Found between other sensory and motor neurons and are the most predominant. Located primarily in the brain and spinal cord and are often linked to reflexive behavior

Question 35

Division of the Nervous System

Answer 35

CNS:

• > brain
• > spinal cord

PNS:

• > somatic
• > autonomic -> sympathetic; parasympathetic

Question 36

Central Nervous System (CNS)

Answer 36

Composed of the brain and spinal cord.
- the brain consists of white and grey matter

• the spinal cord extends downward from the brainstem and is divided into four divisions: cervical, thoracic, lumbar, and sacral

Question 37

White Matter

Answer 37

Portion of the brain that consists of myelin sheaths. Lies inside grey matter.

Question 38

Grey Matter

Answer 38

Portion of the brain that consists of unmyelinated cell bodies and dendrites. Lies outside of the white matter.

Question 39

Peripheral Nervous System (PNS)

Answer 39

Composed of nerve tissue and fibers outside the brain and spinal cord. The PNS thus connects the CNS to the rest of the body and can itself be subdivided into the somatic and autonomic nervous systems.

Question 40

Somatic Nervous System

Answer 40

Subdivision of the PNS and consists of sensory and motor neurons distributed throughout the skin, joints and muscles.

Note:

• sensory neurons transmit through afferent fibers
• motor neurons transmits through efferent fibers

Question 41

Autonomic Nervous System (ANS)

Answer 41

Subdivision of the PNS that regulates heartbeat, respiration, digestion, and glandular secretions. ANS manages the invite Gary muscles associated with many internal organs and glands.

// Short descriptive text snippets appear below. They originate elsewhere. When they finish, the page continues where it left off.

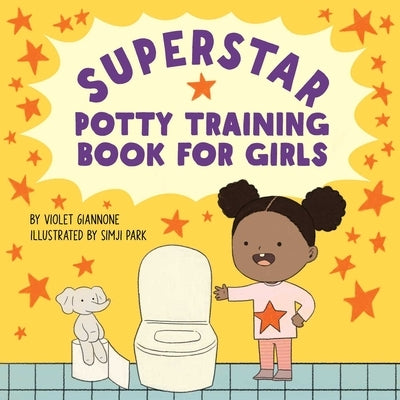 Superstar Potty Training Book for Girls by Giannone, Violet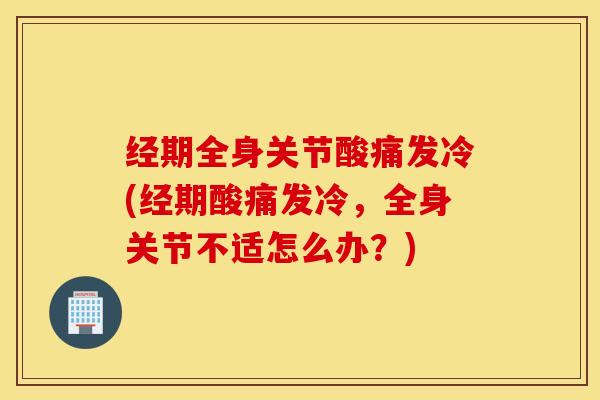 经期全身关节酸痛发冷(经期酸痛发冷，全身关节不适怎么办？)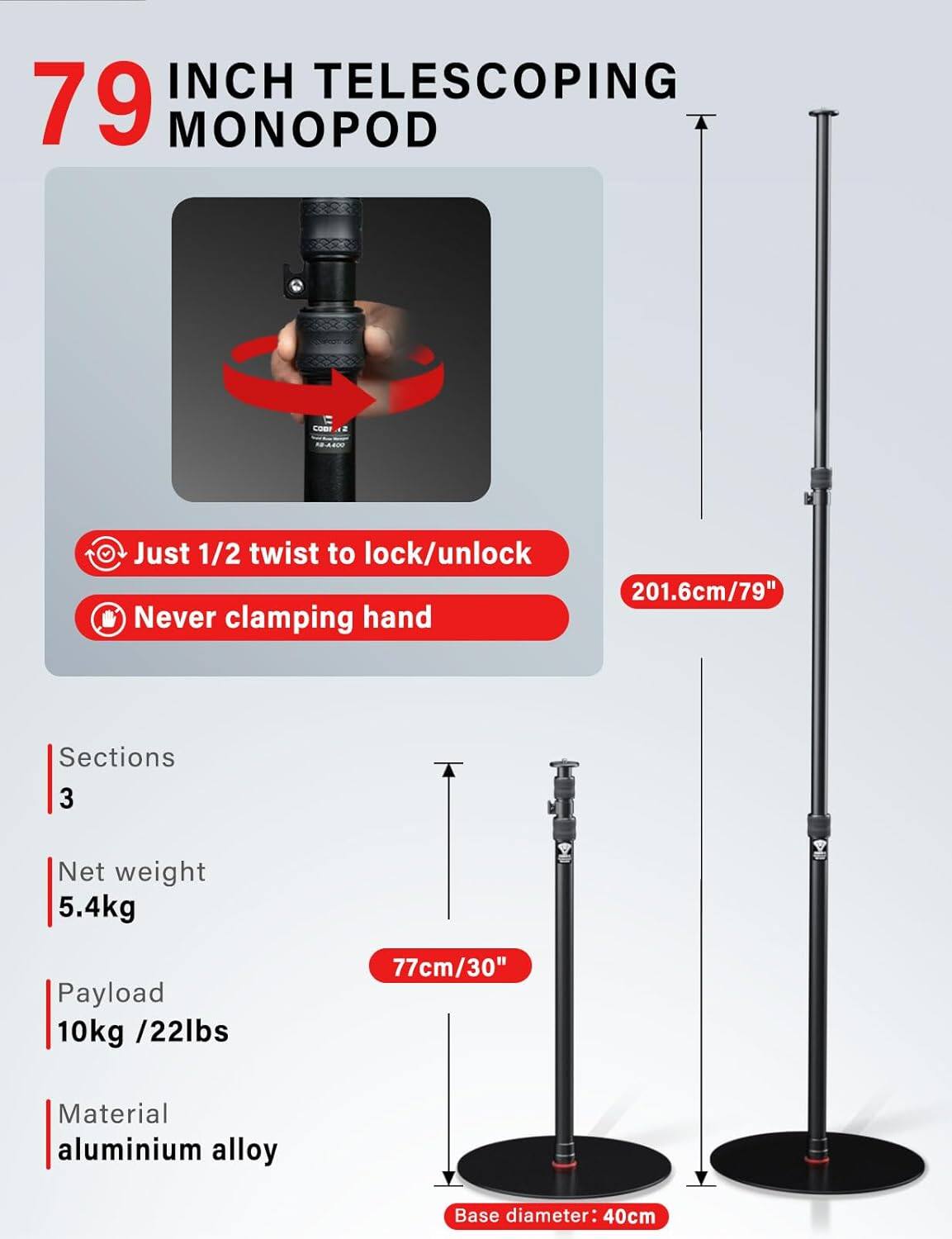 79 INCH TELESCOPING MONOPOD

- Just 1/2 twist to lock/unlock
- Never clamping hand

Sections: 3
Net weight: 5.4kg
Payload: 10kg / 22lbs
Material: aluminium alloy

Base diameter: 40cm

Height: 201.6cm / 79"
Collapsed height: 77cm / 30"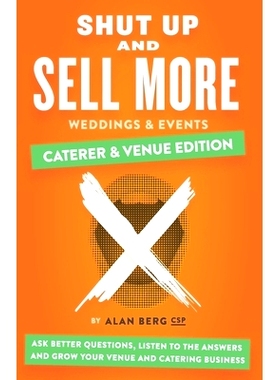 预订 Shut Up and Sell More Weddings & Events - Caterer & Venue Edition: Ask better questions, listen to the answers and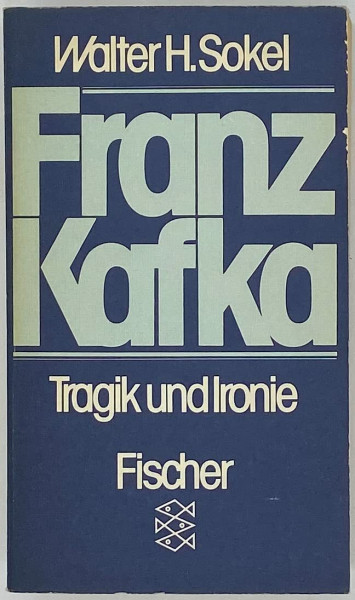 Franz Kafka. Tragik und Ironie. Zur Struktur seiner Kunst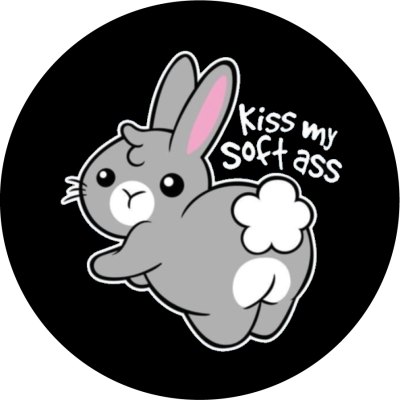 Kiss My Soft Ass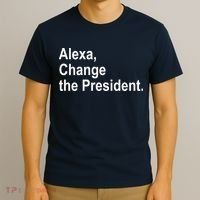 Alexa Change The President Anti Trump Funny T-Shirt thumb 3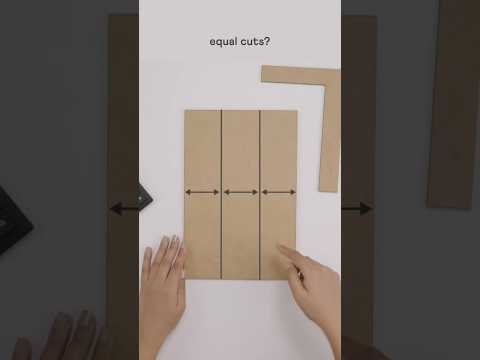 The best way to make equal cuts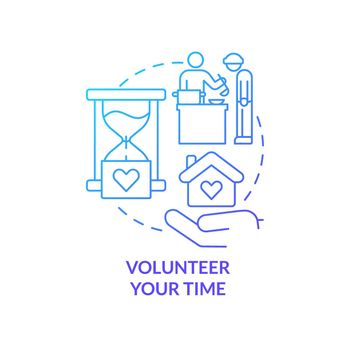 Volunteer your time blue gradient concept icon. Way to help homeless people abstract idea thin line illustration. Providing food and clothes. Isolated outline drawing. Myriad Pro-Bold font used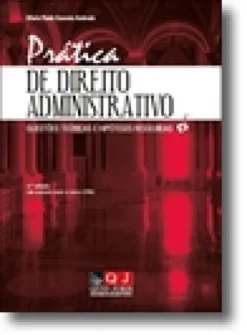 Prática de Direito Administrativo: Questões Teóricas e Hipóteses Resolvidas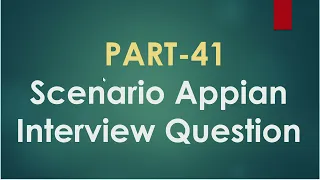 PART-41 Scenario Based Appian Interview Question Appian Interview Question Appian Questions
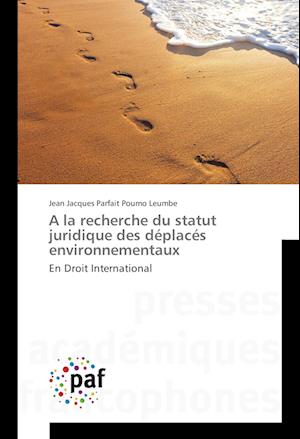 A la recherche du statut juridique des déplacés environnementaux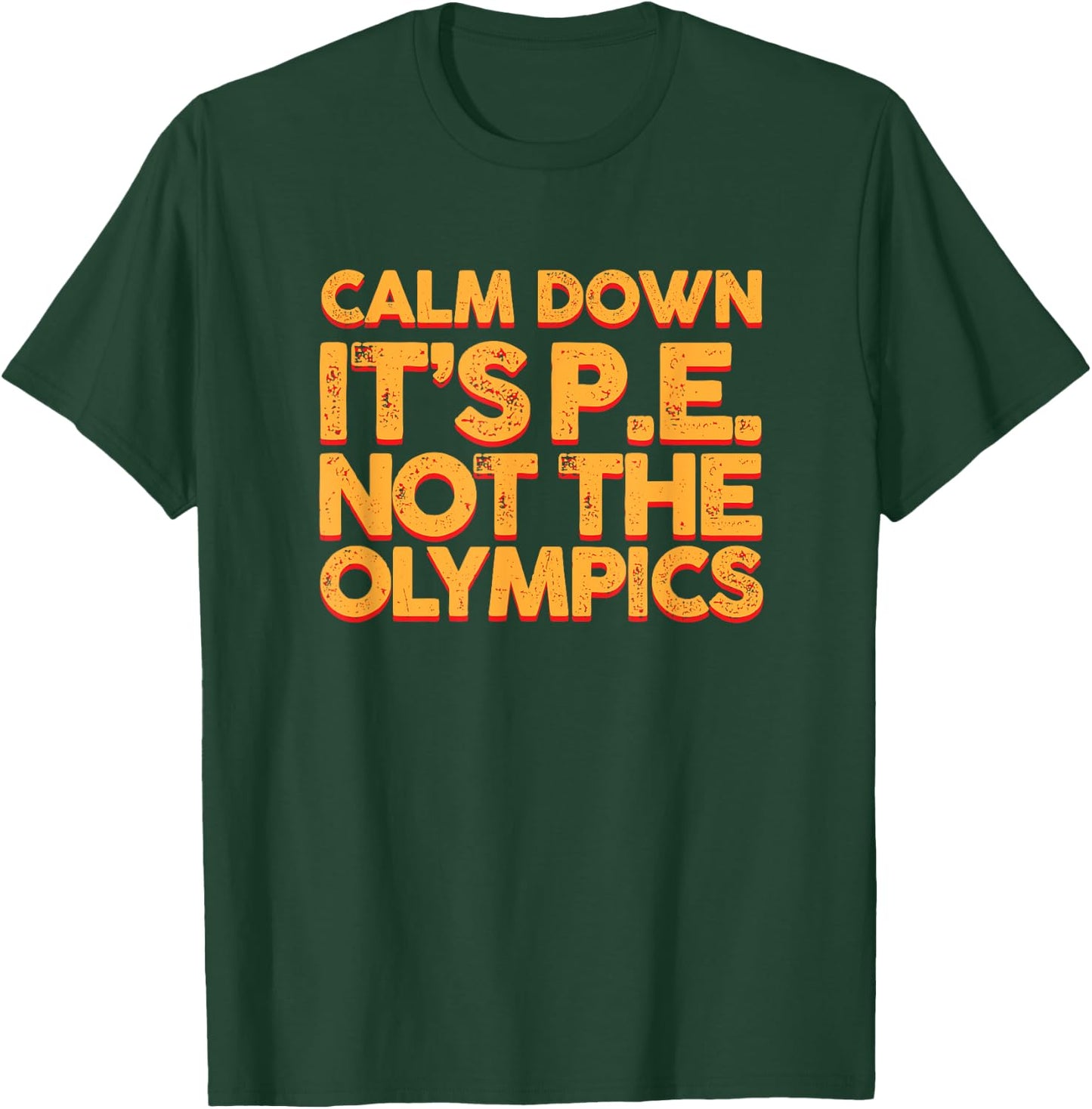Calm Down It's PE: Physical Education Shirt T-Shirt - T-Shirt | Forest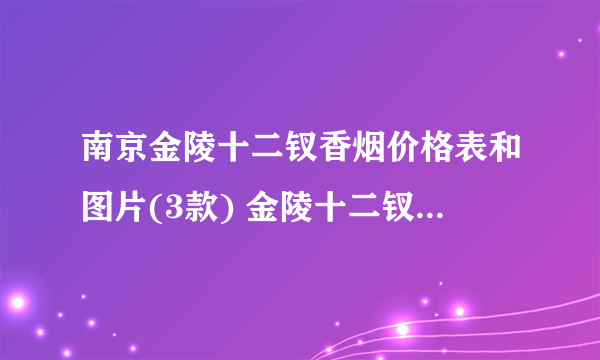 南京金陵十二钗香烟价格表和图片(3款) 金陵十二钗香烟价格表多少钱一条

Mnemonic: Autonomic means automatic means independent of conscious control

Question 42

How do neurons interconnect the CNS and PNS?

Answer 42

Interconnection via preganglionic and postganglionic neurons. The soma of the preganglionic neuron is in the CNS, and its axon travels to a ganglion in the PNS. Here it synapses on the cell body of the postganglionic neuron, which affects the target tissue.

Question 43

Parasympathetic Nervous System

Answer 43

“Rest-and-digest” through conservation of energy. Associated with rest and sleep cycles and responsible for:

• constricting pupils and bronchi
• stimulating saliva, peristalsis, exocrine secretion, and bile release
• slowing heart rate
• contracting bladder

Question 44

Sympathetic Nervous System

Answer 44

“Fight-or-flight” via energy consumption. Activated by stress and associated with fear and anger. Responsible for:

• increasing heart rate and blood glucose concentration
• redistribution of blood to muscles
• dilation of bronchi and pupils
• decreasing digestion and peristalsis
• release of epinephrine into bloodstream

Question 45

Reflex Arcs

Answer 45

Control reflex behavior. Utilize the ability of interneurons in the spinal cord to relay information to the source of stimuli while simultaneously routing it to the brain. There are two types of reflex arches:

• Monosynaptic Reflex Arch
• Polysynaptic Reflex Arch

Question 46

Monosynaptic Reflex Arch

Answer 46

The sensory (afferent, presynaptic) neuron fires directly onto the motor (efferent, postsynaptic) neuron.

Question 47

Polysynaptic Reflex Arch

Answer 47

The sensory neuron may fire onto a motor neuron as well as interneurons that fire onto other motor neurons.